Free rent, or rent abatement, is common in many commercial office leasing and retail property transactions. Landlords offer free rent to entice tenants to sign leases and to assist with economic hardships. And it’s almost exactly what it sounds like: rent that you don’t have to pay, but how does it work? Who really benefits? Are there pitfalls to consider?
The Perks Of Free Rent
The benefits of free rent for tenants includes advantages beyond monetary savings. Not only does it provide relief on rental expenses but also contributes to your overall satisfaction. By reducing financial burdens, you can redirect resources towards other business or personal needs, contributing to financial stability and growth. Free rent expands your options by making previously unaffordable spaces accessible.
How Free Rent Can Make a Landlords’ Property More Profitable
Why might a landlord choose to give you free rent? Landlords might offer free rent as a reason to choose their property over other properties. A landlord might also offer you free rent to attract your business while still maintaining their cash flow and business viability. This can show a property as being occupied to draw other prospective tenants which makes the property more competitive. Free rent also allows a landlord to potentially negotiate additional requirements like lease length and operating expense reimbursements.
The Risks Of Free Rent
Are there risks to taking free rent (rent abatement)? Certainly. In spite of the name, free rent is not necessarily free. When offering a rent abatement, property owners ensure discounts won’t apply to your other expenses such as: Common Area Maintenance (CAM); property taxes; maintenance fees and insurance. Free rent is not always financially advantageous for tenants. Landlords might ensure your responsibility for your pro rata share of the operating cost, even with a gross lease. This means you might have to pay for operating expenses and other costs, even for the period covered by free rent.

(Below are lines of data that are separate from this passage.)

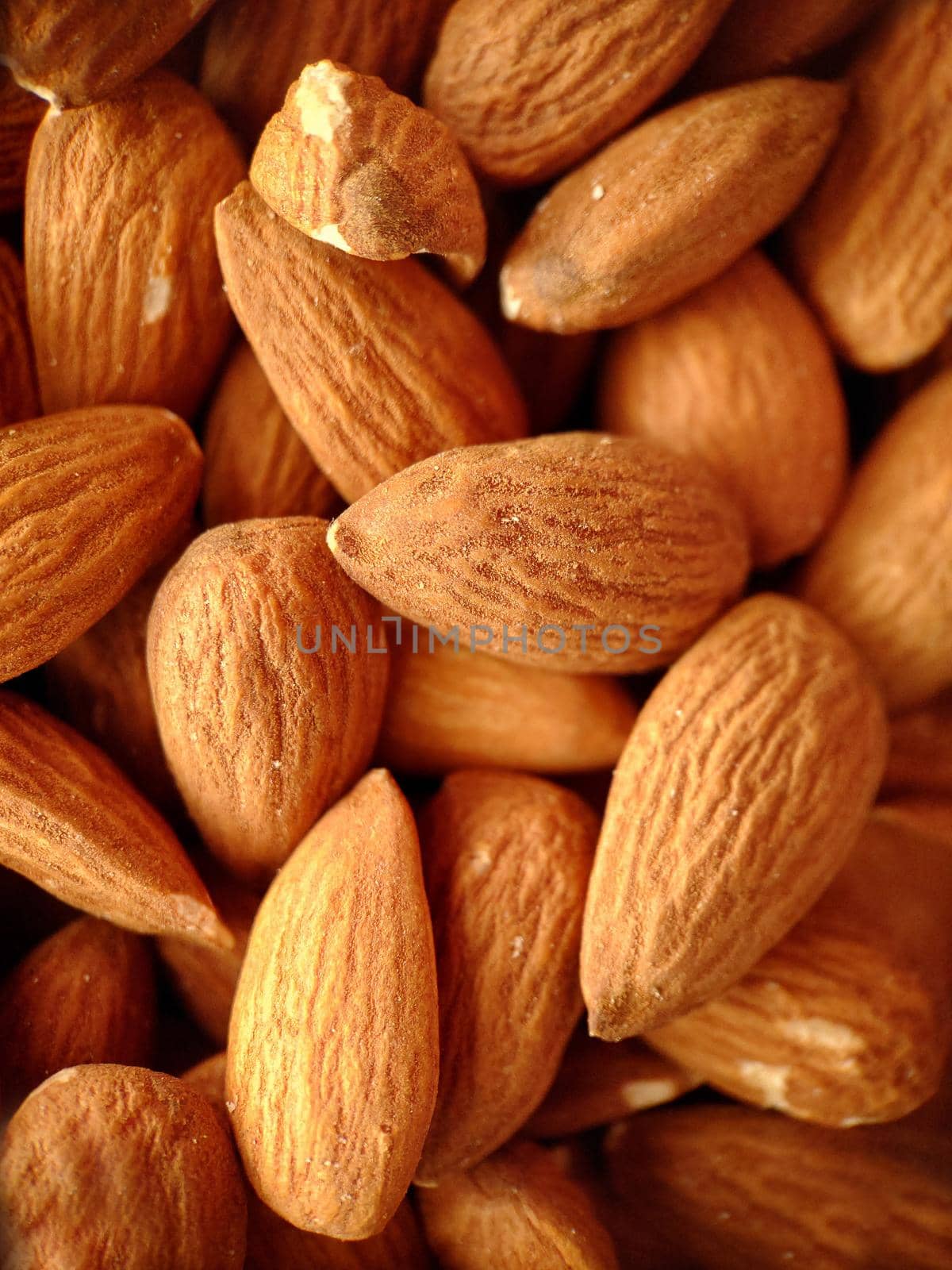 Macrophotography. A handful of large ripe peeled almonds of brown color.Texture or background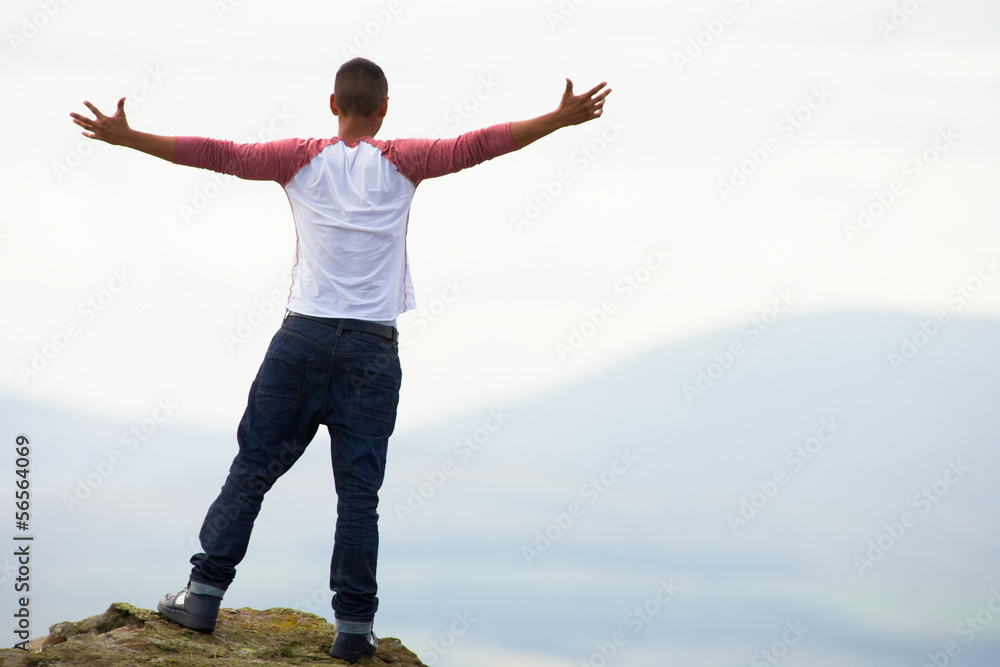 Young Man Standing On Rock With Outstretched Arms Young Man Standing On Rock With Outstretched Arms
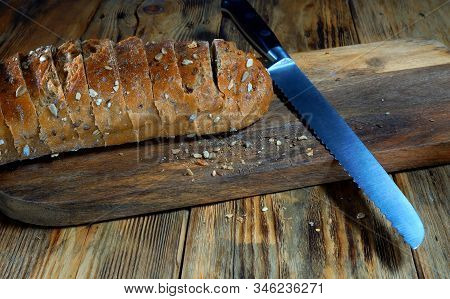 Closeup View.  Sliced ​​brown Bread Lies On A Wooden Cutting Board.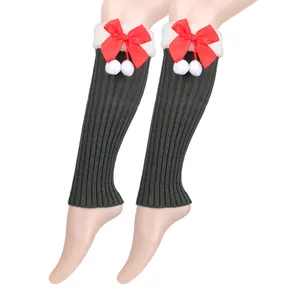 Detailed view of grey ribbed knit leg warmers featuring red bows and white faux fur trim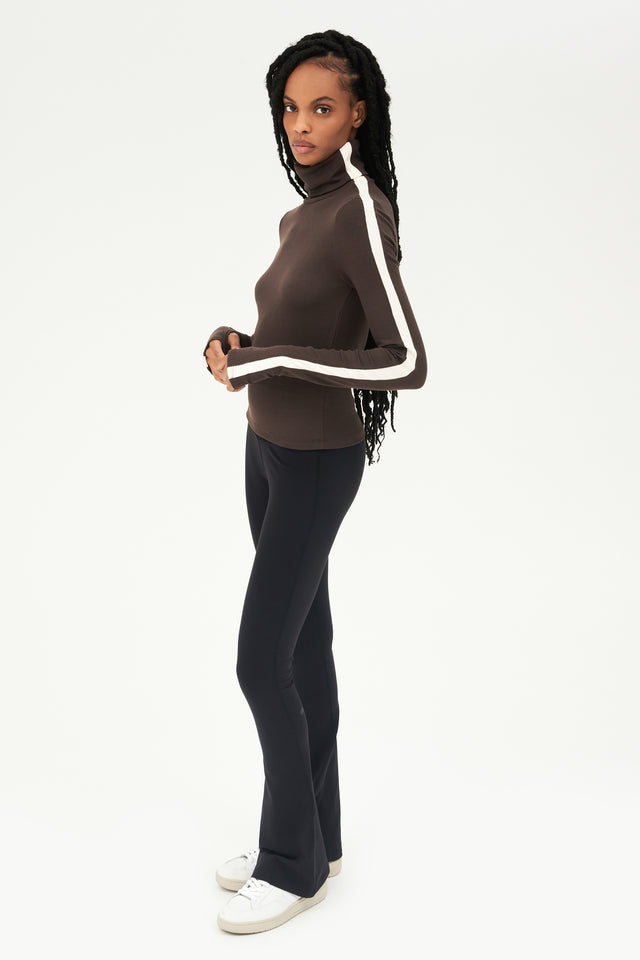 The model is wearing a SPLITS59 Jackson Rib Turtleneck in Dark Chocolate/Creme and black leggings appropriate for Pilates.
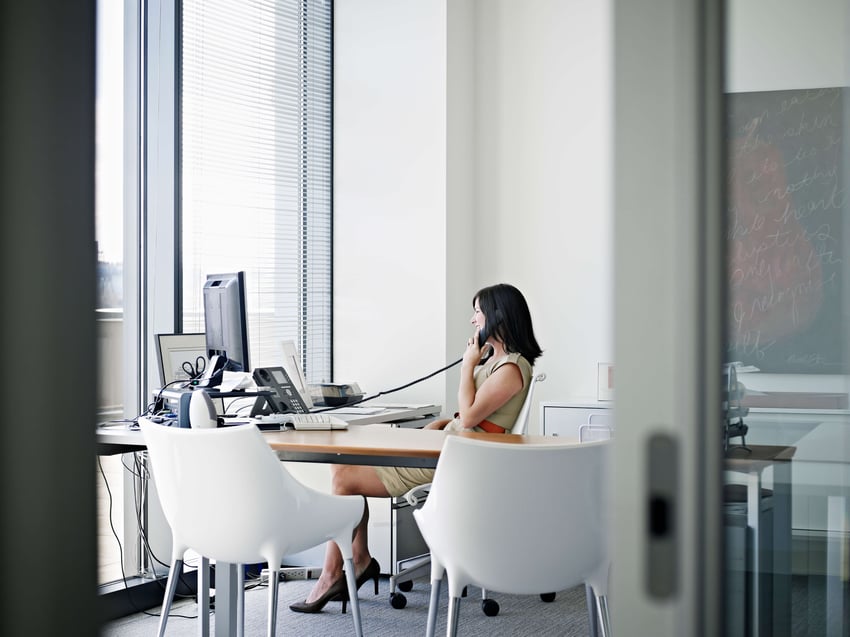 Businesswoman sitting at desk in office talking on phone smiling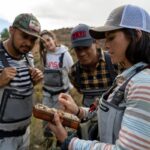 woman holding fly box giving fly fishing tips to small group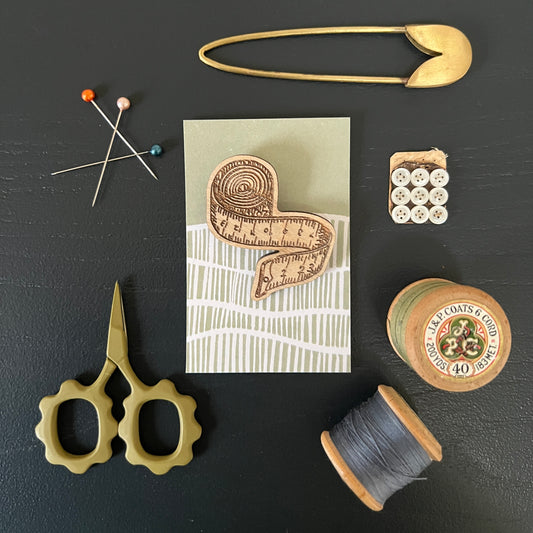 Tape measure etched wooden brooch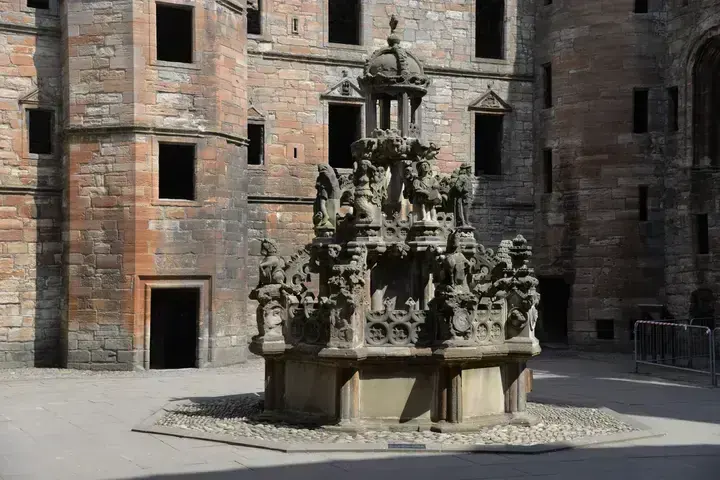 Ornate stone fountain in the courtyard of Linlithgow Palace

Tenants should be aware of unexpected costs that the landlord may pass on to them. It’s important to avoid being caught off guard by a surprise bill for CAM charges at the end of the year.
How It Works
Gross Lease Versus Net Lease
A gross lease and a net lease are two different lease structure landlords can use for their tenants. Gross leases often include all operating expenses in the rent, so you just pay one lump sum per month. A net lease usually doesn’t include operating expenses as part of the rent agreement, so the base rent is lower, but you are expected to pay the additional operating expenses separately during the free rent period.
When do tenants get free rent?
If a landlord offers you free rent, they might be charging you a higher rent than the market value to offset the initial discount. They also might use free rent to extend the length of your lease. For example, they might structure your lease with the terms that every free month of rent you accept extends the lease by a month. If you had a five-year lease under these terms and accepted three months of free rent, your lease would then be 5 years and 3 months. These terms help landlords recover income over the life of the agreement.
Free Rent is a Tool, Not a Free Ride
Free rent can be a negotiating point and a benefit, but you want to know the risks. You don’t want to receive an unexpected bill or unknowingly agree to a lease extension. Before you accept free rent, make sure you have a clear and thorough understanding of what you are signing up for.